Source records:
******************************
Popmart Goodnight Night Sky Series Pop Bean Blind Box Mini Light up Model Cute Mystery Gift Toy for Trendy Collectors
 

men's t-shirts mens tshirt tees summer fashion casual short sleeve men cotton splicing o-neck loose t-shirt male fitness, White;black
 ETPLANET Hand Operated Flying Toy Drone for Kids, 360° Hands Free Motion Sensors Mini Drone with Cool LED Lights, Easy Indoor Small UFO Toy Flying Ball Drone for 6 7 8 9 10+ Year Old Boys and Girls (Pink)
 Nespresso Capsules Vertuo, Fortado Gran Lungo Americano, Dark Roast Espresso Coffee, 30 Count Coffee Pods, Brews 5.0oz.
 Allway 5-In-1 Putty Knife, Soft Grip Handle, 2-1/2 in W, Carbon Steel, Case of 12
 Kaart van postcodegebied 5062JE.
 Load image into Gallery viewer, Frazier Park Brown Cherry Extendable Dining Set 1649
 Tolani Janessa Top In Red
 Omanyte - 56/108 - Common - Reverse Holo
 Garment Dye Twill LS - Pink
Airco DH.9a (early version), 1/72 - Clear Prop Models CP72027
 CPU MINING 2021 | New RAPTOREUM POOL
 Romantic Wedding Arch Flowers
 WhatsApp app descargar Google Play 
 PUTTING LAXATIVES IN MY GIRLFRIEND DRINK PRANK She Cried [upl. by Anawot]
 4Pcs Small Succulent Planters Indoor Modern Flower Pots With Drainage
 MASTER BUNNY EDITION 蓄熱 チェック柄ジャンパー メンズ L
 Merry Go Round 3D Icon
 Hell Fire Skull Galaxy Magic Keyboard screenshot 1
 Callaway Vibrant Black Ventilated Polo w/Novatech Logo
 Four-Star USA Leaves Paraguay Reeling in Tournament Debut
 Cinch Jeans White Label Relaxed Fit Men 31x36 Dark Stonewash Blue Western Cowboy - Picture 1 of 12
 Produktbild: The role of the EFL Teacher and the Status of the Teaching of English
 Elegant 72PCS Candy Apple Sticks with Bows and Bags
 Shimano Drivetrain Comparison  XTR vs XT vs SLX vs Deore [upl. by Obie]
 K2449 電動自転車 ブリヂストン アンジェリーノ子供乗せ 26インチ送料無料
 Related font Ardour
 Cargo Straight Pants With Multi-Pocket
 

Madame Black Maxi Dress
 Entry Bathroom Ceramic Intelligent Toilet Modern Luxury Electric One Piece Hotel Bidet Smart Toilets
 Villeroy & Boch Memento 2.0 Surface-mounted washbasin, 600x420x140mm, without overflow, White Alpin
******************************
— Assignment —
Output exactly the line containing "Produktbild: The role" together with every line after it, ending at the final line of the entries.

— Result of the task —
 Produktbild: The role of the EFL Teacher and the Status of the Teaching of English
 Elegant 72PCS Candy Apple Sticks with Bows and Bags
 Shimano Drivetrain Comparison  XTR vs XT vs SLX vs Deore [upl. by Obie]
 K2449 電動自転車 ブリヂストン アンジェリーノ子供乗せ 26インチ送料無料
 Related font Ardour
 Cargo Straight Pants With Multi-Pocket
 

Madame Black Maxi Dress
 Entry Bathroom Ceramic Intelligent Toilet Modern Luxury Electric One Piece Hotel Bidet Smart Toilets
 Villeroy & Boch Memento 2.0 Surface-mounted washbasin, 600x420x140mm, without overflow, White Alpin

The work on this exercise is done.